**本文**.
——
犬部もこれまで保健所で譲渡不適の烙印を押された犬も、犬部として引き受けられると判断すれば、とにかく殺処分しないでほしいと保健所とかけあい続け、保健所が折れての引き取りもたくさんありました。結果全く問題が起こらなかった犬もたくさんいますが、攻撃性がおさまらず譲渡ができないままの犬や、譲渡できずに犬部で看取る犬もいました。確かに譲渡不適犬を保健所からボランティアに移すことで達成された殺処分ゼロ、という側面はあるでしょう。

 ただ、犬部だけでなくいくつものボランティア団体が掛け合い請け負ってきた結果、静岡県の殺処分施設がなくなるということは、大きな進歩であり、ここからが大切だと思います。ゼロという数字にこだわって、今まで通りボランティア主体で引き取るのではなく、新しいセンターを中心に行政が譲渡や安楽死の判断を担えるような、協力とチェックをしていきたいと思います。

 そして殺処分ゼロのもうひとつの影として、行政の殺処分数をはねあげる「野犬」について、殺処分反対の強い要求に対して行政が譲渡のための審査を放棄し、全国にルーズに譲渡されて、そこから逸走してしまったり、扱いきれずに再譲渡されたりしていることが挙げられていました。静岡県は野犬はほとんど保護されませんが、全国的に有名な山口県の周南市の野犬を引き取っている個人、団体は珍しくありません。そして特に「個人」については、野犬を扱う知識も経験もない人が遠方の保健所から直接引き取り、ほとんどチェックもフォローもないまま、逃がしてしまったり扱えない状態になっているケースを、実際に見聞きします。犬の不妊手術も進んできている現在、可愛い仔犬を入手するには、ペットショップやプリーダーで高額な仔犬を買うしかありません。野犬の仔犬は、仔犬を欲しい人や仔犬を譲渡したいボランティアにとって貴重な新しいルートとなっているのも事実のようです。

 殺処分ゼロの数字のために、不幸な譲渡もうまれていることを認識しつつ、犬部は保護・譲渡を目的とした活動から、今いる犬たちが飼い主の元で天寿を全うできることを目的とした活動へのシフトチェンジを模索しています。
——
**記録一覧**.
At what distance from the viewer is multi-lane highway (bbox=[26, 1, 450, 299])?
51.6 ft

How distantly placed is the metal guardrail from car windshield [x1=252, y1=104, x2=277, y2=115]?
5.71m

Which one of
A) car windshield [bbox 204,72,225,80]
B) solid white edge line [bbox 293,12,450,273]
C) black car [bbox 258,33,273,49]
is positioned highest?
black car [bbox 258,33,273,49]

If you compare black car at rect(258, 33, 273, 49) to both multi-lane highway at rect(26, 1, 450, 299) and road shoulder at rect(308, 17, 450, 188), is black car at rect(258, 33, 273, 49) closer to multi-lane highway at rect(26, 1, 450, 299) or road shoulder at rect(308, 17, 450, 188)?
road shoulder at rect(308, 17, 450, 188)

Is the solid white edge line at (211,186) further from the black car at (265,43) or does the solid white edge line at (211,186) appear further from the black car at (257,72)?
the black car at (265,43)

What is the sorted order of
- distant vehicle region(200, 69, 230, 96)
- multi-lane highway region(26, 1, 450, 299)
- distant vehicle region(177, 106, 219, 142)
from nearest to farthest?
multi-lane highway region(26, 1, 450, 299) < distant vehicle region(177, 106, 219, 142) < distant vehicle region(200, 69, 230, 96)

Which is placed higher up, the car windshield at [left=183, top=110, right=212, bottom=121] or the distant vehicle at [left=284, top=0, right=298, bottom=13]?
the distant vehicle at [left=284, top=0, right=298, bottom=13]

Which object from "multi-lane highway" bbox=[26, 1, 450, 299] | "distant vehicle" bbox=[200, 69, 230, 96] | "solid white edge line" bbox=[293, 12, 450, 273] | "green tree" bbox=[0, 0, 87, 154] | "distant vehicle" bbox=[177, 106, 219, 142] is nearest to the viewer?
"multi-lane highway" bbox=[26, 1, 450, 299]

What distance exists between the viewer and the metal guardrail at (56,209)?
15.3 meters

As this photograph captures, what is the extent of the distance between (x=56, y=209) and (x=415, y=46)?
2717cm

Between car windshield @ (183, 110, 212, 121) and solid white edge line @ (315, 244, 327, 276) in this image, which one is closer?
——
**課題 1**.
本文について、次の問いに答えてください。
(a) 殺処分施設がなくなるのはどの県ですか。
(b) 全国的に有名な野犬がいるのは、どの県のどの市ですか。
(c) 犬部は、どのような活動へのシフトチェンジを模索していますか。
**課題 2**.
本文の「ただ、犬部だけでなくいくつも」から「トチェンジを模索しています。」までを、両端の語句も含めて一字も変えずに書き写してください。
本文に書かれていることだけを根拠にしてください。

**解答 1**.
(a) 静岡県
(b) 山口県の周南市
(c) 今いる犬たちが飼い主の元で天寿を全うできることを目的とした活動

**解答 2**.
ただ、犬部だけでなくいくつものボランティア団体が掛け合い請け負ってきた結果、静岡県の殺処分施設がなくなるということは、大きな進歩であり、ここからが大切だと思います。ゼロという数字にこだわって、今まで通りボランティア主体で引き取るのではなく、新しいセンターを中心に行政が譲渡や安楽死の判断を担えるような、協力とチェックをしていきたいと思います。

 そして殺処分ゼロのもうひとつの影として、行政の殺処分数をはねあげる「野犬」について、殺処分反対の強い要求に対して行政が譲渡のための審査を放棄し、全国にルーズに譲渡されて、そこから逸走してしまったり、扱いきれずに再譲渡されたりしていることが挙げられていました。静岡県は野犬はほとんど保護されませんが、全国的に有名な山口県の周南市の野犬を引き取っている個人、団体は珍しくありません。そして特に「個人」については、野犬を扱う知識も経験もない人が遠方の保健所から直接引き取り、ほとんどチェックもフォローもないまま、逃がしてしまったり扱えない状態になっているケースを、実際に見聞きします。犬の不妊手術も進んできている現在、可愛い仔犬を入手するには、ペットショップやプリーダーで高額な仔犬を買うしかありません。野犬の仔犬は、仔犬を欲しい人や仔犬を譲渡したいボランティアにとって貴重な新しいルートとなっているのも事実のようです。

 殺処分ゼロの数字のために、不幸な譲渡もうまれていることを認識しつつ、犬部は保護・譲渡を目的とした活動から、今いる犬たちが飼い主の元で天寿を全うできることを目的とした活動へのシフトチェンジを模索しています。